E-cigarette companies fined over false claims about toxic chemicals
Australia’s competition regulator has become the first in the world to successfully take legal action against e-cigarette companies for making false and misleading claims about the carcinogens in their products.
Federal court Justice John Gilmour ordered three online e-cigarette retailers – the Joystick Company, Social-Lites and Elusion Australia – and their individual CEOs and directors to pay penalties for breaching consumer law.

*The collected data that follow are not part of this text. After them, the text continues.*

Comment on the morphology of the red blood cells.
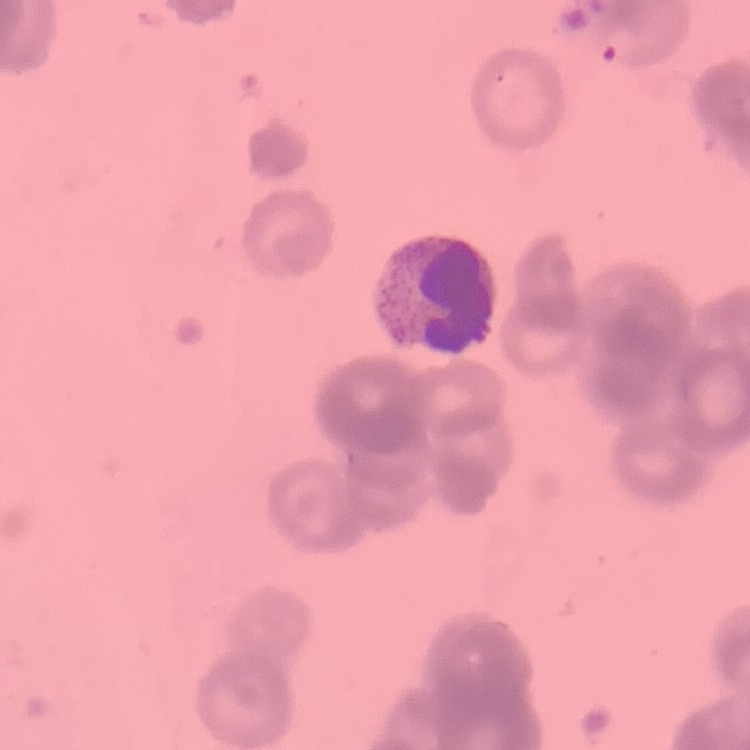

Rouleaux formation.

Summary:
  - Preparation: thin blood smear
  - Image type: square crop of a larger photomicrograph
  - Stain: Field's or Giemsa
Describe the morphology of the red blood cells.
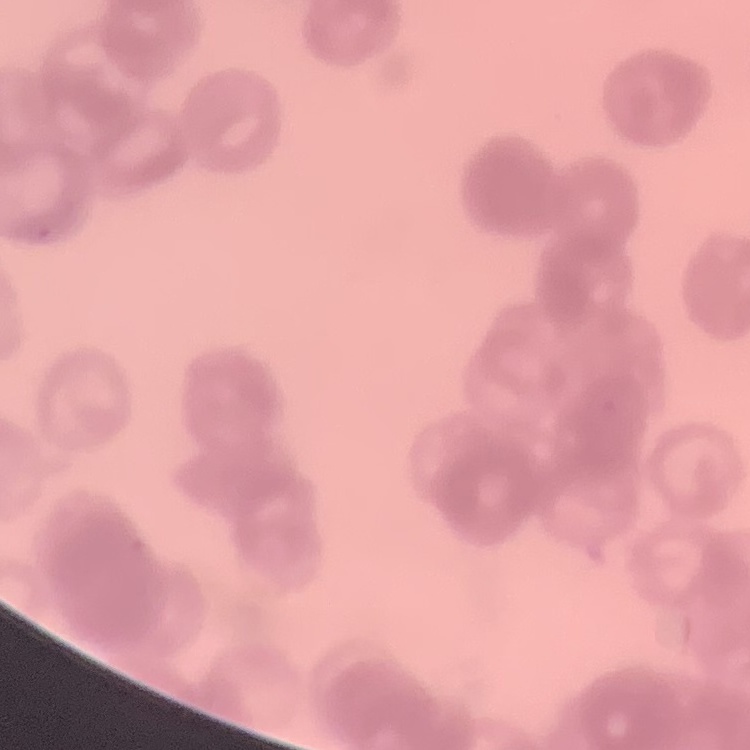

Rouleaux formation.

Thin blood smear. Stained with either Field's or Giemsa. One tile cut from a larger photomicrograph.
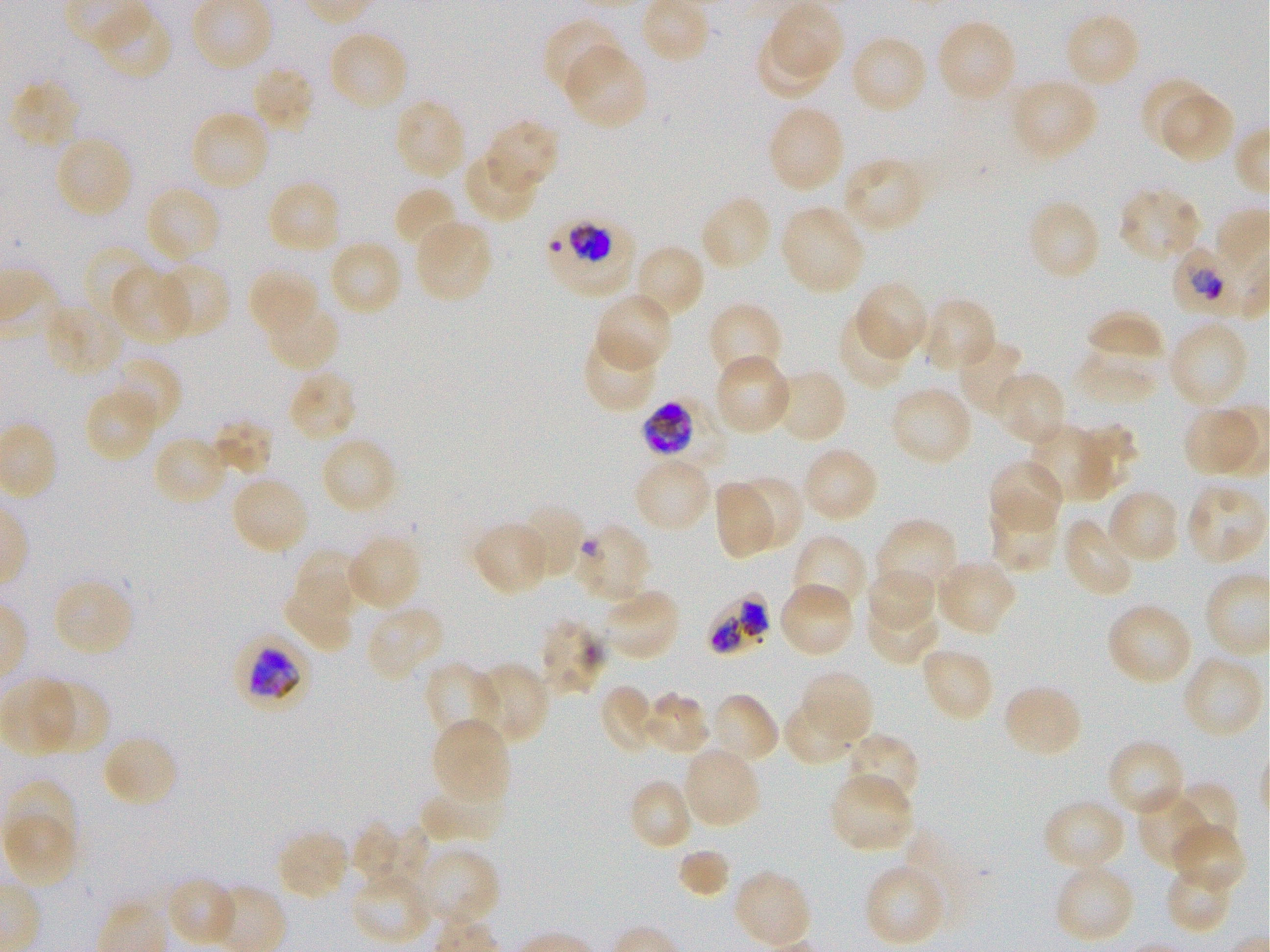
Approximate bounding boxes as {x1, y1, x2, y2} in pixels. Not every red blood cell is marked. A life-cycle stage — or a range of stages, where the recorded stages span more than one — follows each staged infected red blood cell. Locations of red blood cells of indeterminate infection status: {573, 524, 651, 604}, {542, 621, 602, 694}. Locations of infected red blood cells: {546, 215, 633, 293} trophozoite; {1173, 247, 1241, 318} trophozoite; {642, 400, 727, 471} early trophozoite to late schizont; {706, 591, 770, 658}; {235, 636, 311, 709} early trophozoite to early schizont. Locations of uninfected red blood cells: {770, 2, 843, 78}, {94, 7, 171, 82}, {1063, 11, 1141, 90}, {543, 17, 623, 99}, {936, 18, 1018, 105}, {327, 29, 410, 112}, {755, 32, 829, 100}, {850, 33, 928, 116}, {563, 45, 650, 131}, {250, 64, 316, 136}, {1011, 77, 1099, 160}, {10, 78, 81, 150}, {1141, 82, 1211, 149}, {1161, 93, 1235, 163}, {393, 98, 467, 181}, {766, 104, 846, 193}, {188, 109, 271, 191}, {485, 119, 561, 193}, {53, 135, 134, 219}, {462, 154, 539, 223}, {842, 157, 926, 234}, {266, 180, 342, 257}, {144, 184, 222, 264}, {393, 186, 461, 254}, {1117, 187, 1202, 263}, {699, 193, 773, 272}, {1026, 199, 1101, 282}, {779, 203, 868, 295}, {414, 218, 494, 304}, {327, 239, 404, 317}, {81, 243, 157, 323}, {637, 247, 705, 312}, {155, 261, 230, 339}, {109, 267, 193, 345}, {247, 267, 319, 337}, {855, 282, 929, 362}, {594, 292, 674, 374}, {922, 297, 997, 374}, {44, 298, 124, 377}, {266, 301, 343, 373}, {707, 301, 784, 383}, {1088, 309, 1166, 356}, {837, 311, 910, 390}, {1168, 318, 1251, 409}, {581, 333, 659, 412}, {958, 337, 1029, 417}, {1077, 352, 1154, 404}, {714, 355, 794, 436}, {109, 356, 182, 433}, {769, 367, 848, 445}, {287, 369, 358, 445}, {994, 372, 1067, 447}, {888, 385, 974, 468}, {84, 387, 159, 462}, {1182, 405, 1263, 479}, {209, 418, 273, 477}, {1028, 422, 1113, 500}, {1069, 423, 1137, 493}, {150, 435, 228, 507}, {319, 436, 399, 516}, {801, 446, 880, 524}, {988, 458, 1064, 534}, {636, 463, 709, 529}, {229, 475, 310, 556}, {733, 475, 803, 550}, {713, 481, 777, 560}, {1184, 483, 1267, 565}, {1106, 488, 1181, 565}, {989, 499, 1060, 572}, {518, 502, 586, 581}, {874, 517, 959, 602}, {1062, 517, 1137, 598}, {469, 520, 551, 596}, {345, 532, 422, 613}, {791, 533, 869, 617}, {300, 547, 371, 615}, {935, 557, 1017, 636}, {867, 567, 936, 635}, {51, 577, 135, 658}, {779, 582, 855, 659}, {602, 588, 682, 662}, {282, 597, 351, 650}, {864, 600, 939, 666}, {1105, 601, 1194, 686}, {366, 604, 445, 681}, {919, 646, 995, 723}, {1183, 659, 1260, 735}, {474, 661, 550, 745}, {422, 662, 501, 747}, {799, 669, 875, 744}, {2, 678, 77, 756}, {37, 679, 112, 756}, {1001, 682, 1084, 759}, {599, 684, 648, 751}, {641, 691, 710, 756}, {708, 692, 780, 766}, {783, 703, 853, 766}, {431, 718, 512, 805}, {843, 732, 921, 811}, {101, 734, 180, 810}, {1105, 738, 1186, 817}, {686, 749, 759, 825}, {829, 773, 915, 853}, {4, 780, 77, 853}, {633, 781, 690, 846}, {1168, 782, 1240, 851}, {420, 783, 507, 844}, {1137, 789, 1216, 870}, {1041, 797, 1127, 874}, {3, 812, 77, 887}, {349, 821, 398, 885}, {1171, 822, 1246, 895}, {367, 827, 433, 889}, {275, 830, 351, 902}, {418, 848, 502, 928}, {677, 849, 730, 899}, {863, 862, 946, 947}, {1052, 862, 1136, 945}, {1165, 866, 1232, 930}, {733, 868, 812, 948}, {350, 872, 435, 944}, {165, 877, 238, 947}. Thin blood film. Plasmodium falciparum strain 3D7 in static in-vitro culture. 100x oil-immersion objective, numerical aperture 1.25. Donor blood group O+. Giemsa-stained preparation. Image is 1270×952 pixels. One field from this slide.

In separate proceedings the court found each of the companies had claimed their products did not contain harmful carcinogens and toxins, when this was not the case. It also found that the directors of Joystick and Elusion and the CEO of Social-Lites, were knowingly involved in this deception.
Joystick and Social-Lites have been ordered to pay a penalty of A$50,000 (US$37,000), while the company heads have been ordered to pay A$10,000. Elusion has been ordered to pay A$40,000 and its director A$15,000.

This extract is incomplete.